Politik

"ntv Frühstart" zum Brexit Briten in Sicherheitspolitik "unverzichtbar"

Auch nach dem Brexit wird Großbritannien ein wichtiger Partner in der europäischen Verteidigungspolitik bleiben. Dies betont der Staatssekretär im Bundesverteidigungsministerium, Silberhorn, bei ntv. Zudem fordert er für den europäischen Kontinent eine neue Rolle in der Sicherheitspolitik.

Die Bundesregierung plädiert dafür, in der Verteidigungs- und Sicherheitspolitik auch nach dem Brexit intensiv mit Großbritannien zusammenzuarbeiten. "Großbritannien bleibt natürlich Mitglied der Nato und bleibt ein ganz wichtiger Partner in der europäischen Sicherheitspolitik", sagte der Parlamentarische Staatssekretär im Bundesverteidigungsministerium, Thomas Silberhorn, im "ntv Frühstart". "Und jetzt kommt es darauf an, dass wir diese Zusammenarbeit auch auf das Engste fortführen."

Die Briten übernähmen einen guten Teil der militärischen Fähigkeiten, "die wir als Nato insgesamt in Europa darstellen wollen", so der CSU-Politiker weiter. "Wenn wir einen starken europäischen Pfeiler in der Nato haben wollen, dann sind die Briten unverzichtbar." Er würde sich wünschen, dass sich die Briten weiter an sicherheits- und verteidigungspolitischen Projekten beteiligten. "Ob sie überhaupt bereit sind, auch weiter finanziell dazu beizutragen, das müssen die Verhandlungen ergeben. Ich finde, wir sollten als Europäische Union dafür auch weiter offen sein."

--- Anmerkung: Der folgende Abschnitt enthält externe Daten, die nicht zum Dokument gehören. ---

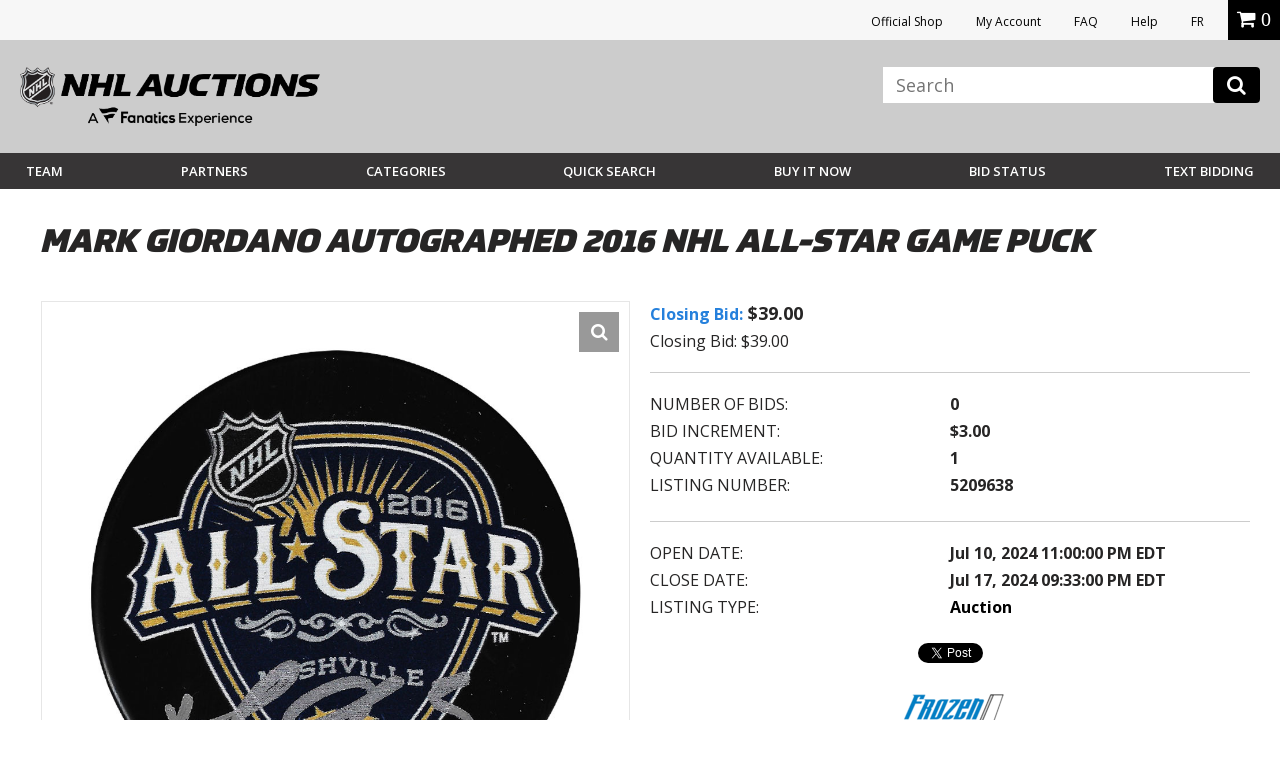

--- FILE ---
content_type: text/html; charset=utf-8
request_url: https://accounts.google.com/o/oauth2/postmessageRelay?parent=https%3A%2F%2Fauctions.nhl.com&jsh=m%3B%2F_%2Fscs%2Fabc-static%2F_%2Fjs%2Fk%3Dgapi.lb.en.2kN9-TZiXrM.O%2Fd%3D1%2Frs%3DAHpOoo_B4hu0FeWRuWHfxnZ3V0WubwN7Qw%2Fm%3D__features__
body_size: 161
content:
<!DOCTYPE html><html><head><title></title><meta http-equiv="content-type" content="text/html; charset=utf-8"><meta http-equiv="X-UA-Compatible" content="IE=edge"><meta name="viewport" content="width=device-width, initial-scale=1, minimum-scale=1, maximum-scale=1, user-scalable=0"><script src='https://ssl.gstatic.com/accounts/o/2580342461-postmessagerelay.js' nonce="JgR_lYy1Vz5oWpQJJaSORQ"></script></head><body><script type="text/javascript" src="https://apis.google.com/js/rpc:shindig_random.js?onload=init" nonce="JgR_lYy1Vz5oWpQJJaSORQ"></script></body></html>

Silberhorn forderte zudem, "neue Strukturen" zu schaffen. Es sei wichtig "für den gesamten europäischen Kontinent, dass wir unsere Rolle neu definieren in der Sicherheitspolitik. Die Amerikaner werden sich um unsere Nachbarschaft nicht mehr so intensiv kümmern, wie das noch in den 90er-Jahren im Kosovo auf dem Balkan der Fall war."

Wenn die Beiträge der Briten zur Europäischen Verteidigungsagentur künftig wegfallen, hat dies laut Silberhorn auch Folgen für die Sicherheitspolitik. "Die Frage ist: Was können wir uns dann noch leisten und wer trägt mit welchem Schlüssel dazu bei? Das wird ein Kern der kommenden Verhandlungen in der Europäischen Union sein, welche Aufgaben wir noch finanzieren können und wie wir das unter den Mitgliedsstaaten neu aufteilen. Das ist in der Bundesregierung eine wichtige Aufgabe und Chefsache der Bundeskanzlerin."

Der Staatssekretär plädierte zudem für eine globale Zusammenarbeit: "Es ist in Zeiten der Globalisierung auch angebracht, dass wir eine globale Perspektive einnehmen in der Außen- und Sicherheitspolitik. Das bedeutet nicht, dass wir eine ähnliche Rolle als Deutsche spielen wollten wie Frankreich oder Großbritannien. Aber durch die Brille der Hauptstädte alleine lassen sich die Schwierigkeiten, vor denen wir stehen, nicht bewältigen. Es braucht diesen globalen Ansatz und auch die globale Zusammenarbeit."

Großbritannien tritt am Freitag aus der EU aus. Danach beginnt eine elfmonatige Übergangsphase, in dem Brüssel und London einen Vertrag über ihre weiteren Beziehungen aushandeln wollen.